Vertebrate Genomes Project Plan
The VGP will be completed based on taxonomic hierarchy, which is a relative ranking of a group of organisms beginning with the largest classification, domain, to the smallest classification, species: orders (Phase 1), families (Phase 2), and genera (Phase 3) to eventually all species (Phase 4). This strategy will allow for genomic analyses to be performed at increasing levels of phylogenetic scale. Phase 1 of the VGP will focus on the generation of high-quality near error-free genomes of 260 species representing all vertebrate orders with a divergence time of ~50 million years ago (MYA) or greater from their most recent common ordinal ancestor, including human and some species on the brink of extinction.
The VGP Project Phases
- All orders (phase 1, ~260 species);
- All families (phase 2, ~1,000 species);
- All genera (phase 3, ~10,000 species); and
- All species (phase 4, ~66,000 species).
In Phase 1, we will select one representative species from each order, which amounts to a total of ~260 vertebrate species, many of which are endangered. We will sequence the heterogametic sex (when it exists) so that both sex chromosomes can be assembled for each species. Species selection will be based on a combination of criteria, including species with existing draft genomes in need of improvement, equal representation of taxa based on systematic classification, even coverage of divergence times, and prominent use in biomedical research.

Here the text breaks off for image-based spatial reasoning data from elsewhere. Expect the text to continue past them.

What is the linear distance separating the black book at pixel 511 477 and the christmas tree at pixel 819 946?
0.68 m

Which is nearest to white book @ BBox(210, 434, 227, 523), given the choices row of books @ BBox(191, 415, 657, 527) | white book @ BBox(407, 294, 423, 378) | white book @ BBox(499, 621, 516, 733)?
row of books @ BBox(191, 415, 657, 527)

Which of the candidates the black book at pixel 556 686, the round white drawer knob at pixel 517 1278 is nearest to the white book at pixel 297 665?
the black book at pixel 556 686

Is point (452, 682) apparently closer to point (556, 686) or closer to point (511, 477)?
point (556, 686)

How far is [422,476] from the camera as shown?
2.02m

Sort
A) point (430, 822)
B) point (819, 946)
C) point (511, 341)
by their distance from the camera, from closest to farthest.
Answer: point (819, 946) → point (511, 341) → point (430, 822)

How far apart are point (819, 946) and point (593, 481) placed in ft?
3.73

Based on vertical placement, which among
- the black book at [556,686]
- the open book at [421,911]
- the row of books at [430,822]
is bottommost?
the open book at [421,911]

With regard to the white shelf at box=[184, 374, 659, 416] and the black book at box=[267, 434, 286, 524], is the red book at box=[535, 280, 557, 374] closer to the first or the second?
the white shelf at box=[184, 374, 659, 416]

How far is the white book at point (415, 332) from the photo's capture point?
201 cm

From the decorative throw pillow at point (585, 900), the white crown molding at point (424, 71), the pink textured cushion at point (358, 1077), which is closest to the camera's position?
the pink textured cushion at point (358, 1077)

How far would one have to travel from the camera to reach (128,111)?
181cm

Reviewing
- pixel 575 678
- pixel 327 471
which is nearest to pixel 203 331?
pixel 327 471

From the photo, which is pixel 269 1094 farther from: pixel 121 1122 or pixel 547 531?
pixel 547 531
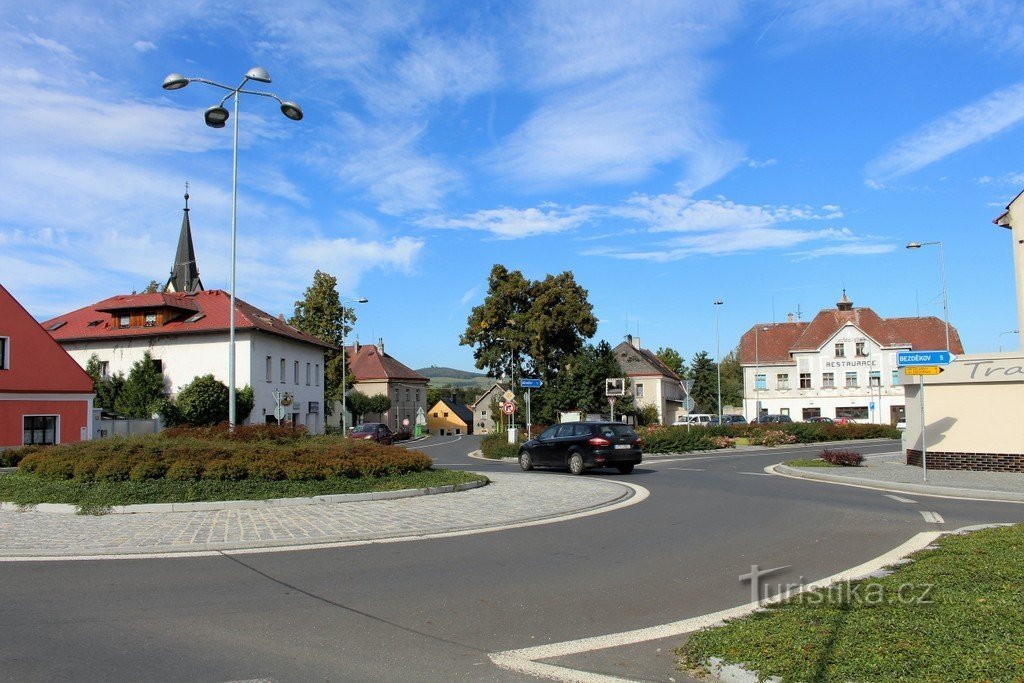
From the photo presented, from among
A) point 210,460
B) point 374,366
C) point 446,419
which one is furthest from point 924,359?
point 446,419

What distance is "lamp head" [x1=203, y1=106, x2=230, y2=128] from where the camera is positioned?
61.5ft

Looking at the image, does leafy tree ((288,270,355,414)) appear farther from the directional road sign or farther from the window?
the directional road sign

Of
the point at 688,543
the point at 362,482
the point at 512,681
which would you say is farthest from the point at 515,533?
the point at 512,681

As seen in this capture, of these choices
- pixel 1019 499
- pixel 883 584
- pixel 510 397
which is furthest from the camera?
pixel 510 397

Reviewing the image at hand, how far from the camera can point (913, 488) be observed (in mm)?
17469

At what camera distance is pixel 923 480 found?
59.8 feet

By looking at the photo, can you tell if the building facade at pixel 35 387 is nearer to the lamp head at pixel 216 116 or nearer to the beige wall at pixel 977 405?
the lamp head at pixel 216 116

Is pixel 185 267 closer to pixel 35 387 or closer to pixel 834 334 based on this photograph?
pixel 35 387

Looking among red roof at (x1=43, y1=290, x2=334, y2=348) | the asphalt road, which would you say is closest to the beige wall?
the asphalt road

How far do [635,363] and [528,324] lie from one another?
32.6 m

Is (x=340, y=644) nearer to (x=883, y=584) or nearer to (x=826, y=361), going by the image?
(x=883, y=584)

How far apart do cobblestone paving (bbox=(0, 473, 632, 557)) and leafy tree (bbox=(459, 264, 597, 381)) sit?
4027 cm

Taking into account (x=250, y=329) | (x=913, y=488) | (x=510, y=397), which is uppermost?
(x=250, y=329)

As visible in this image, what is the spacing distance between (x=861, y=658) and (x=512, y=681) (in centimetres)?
218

The VGP will be complete in these four specific project phases to allow us to gain scientific insight at each phase and to continue to integrate emerging technologies. Additionally, we expect our approaches and questions at each phase to lead to the development of new algorithms, including algorithms for genome assemblies, alignments, annotations, comparative genomics, etc., which would then be applied to the next phase. Lastly, this approach will help us secure the needed funds in stages through grants and other fundraising efforts. The success of Phase 1 will allow us to leverage the necessary funds to sequence the genomes of phases 2, 3, and 4, all ~1K vertebrate families, then all ~10K genera, and finally all ~66K species, respectively.
Vertebrate phylogeny classification numbers and the planned phases of the VGP.
Once funding is secured for all ~260 species in Phase 1, we will be able to generate approximately 12 genomes per week equating to 6-8 months of sequencing and assembly. Collection of the high quality tissue samples not yet identified will occur in parallel, adding another 4-6 months of time. Alignments and annotations will occur in parallel, and at 10 genomes per week, will add another 6 months of time. Together, we expect to complete all 260 species plus the 4 invertebrate
outgroups within 1.5 years from the start of a major source of funding. Biological analyses for publications will occur simultaneously, although some analyses can only occur after annotation and alignment of the 260 species, which will add another 12 months before submitting papers for publication.
- Over 260 near-gapless, chromosome-level and phased genome assemblies representing all extant vertebrate orders;
- New computational and bioinformatic resources that the entire scientific community can use;
- Major scientific discoveries in phylogenomics, evolution, comparative genomics, genetics of specialized traits, and biomedicine; and
- Publications in special issues of high- and intermediate-profile journals that reach a wide audience and bring greater public awareness to the benefits of science;
We will also complete various broad-strokes analyses of evolutionary differences in genes. For example, we will generate the first ordinal-level genome-scale phylogeny tree across vertebrates. We will also be able to make predictions about which species are most at risk for extinction.
All genome data generated by the VGP will be made publicly available in Genome Ark and through existing databases (agreements made with NCBI, ENSEMBL, and UCSC) on the Amazon and Microsoft cloud, with our informatics and data management platform hosted by DNA Nexus.